TASK DESCRIPTION:
Each line below should be repeated exactly, but no picture should be carried over.

STORED DATA:

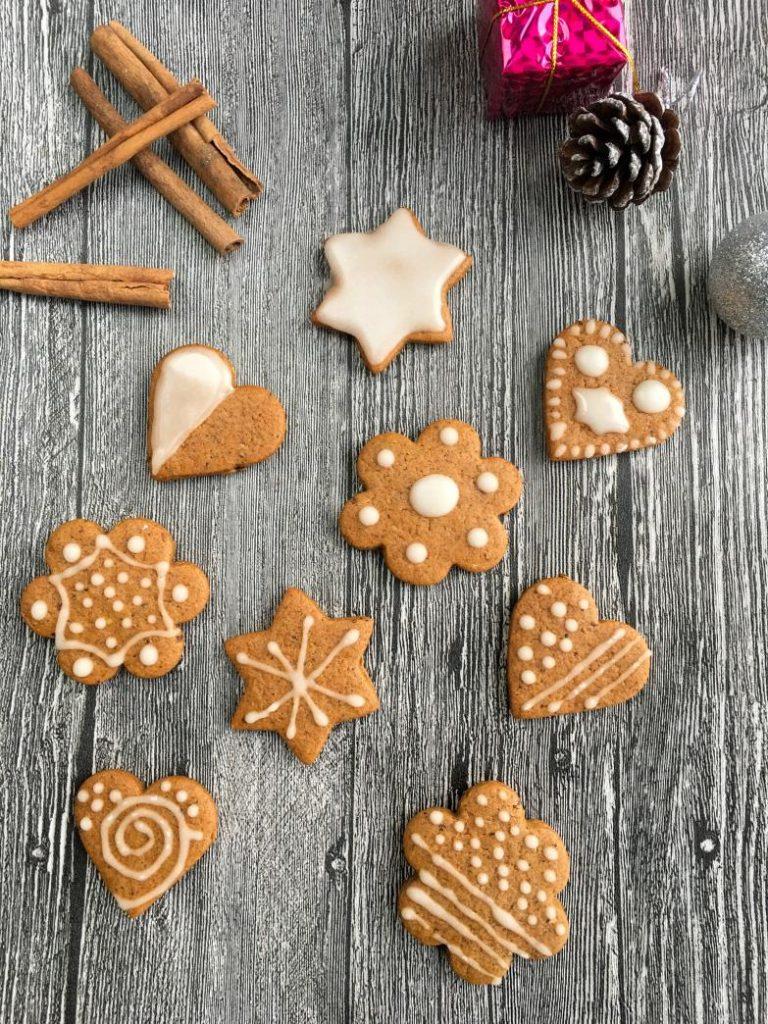 zencefilli kurabiye tarifi ile yapılmış ve süslenmiş kurabiyeler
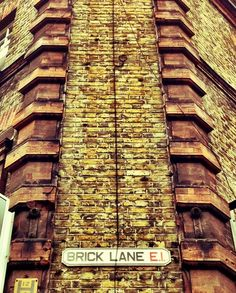 Brick Lane - Edgy and Bangladeshi part of London's East End. Enjoyed a curry and some, a bagel as we strolled through this clubby and graffiti filled backstreet. Atmosphere plus and the scene of Jack the Ripper tales. Fascinating!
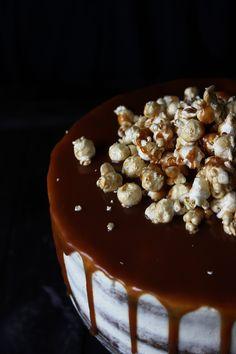Шоколадный торт с соленой карамелью и попкорном | Кулинарный блог Розмарин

EXPECTED ANSWER:
 zencefilli kurabiye tarifi ile yapılmış ve süslenmiş kurabiyeler
 Brick Lane - Edgy and Bangladeshi part of London's East End. Enjoyed a curry and some, a bagel as we strolled through this clubby and graffiti filled backstreet. Atmosphere plus and the scene of Jack the Ripper tales. Fascinating!
Шоколадный торт с соленой карамелью и попкорном | Кулинарный блог Розмарин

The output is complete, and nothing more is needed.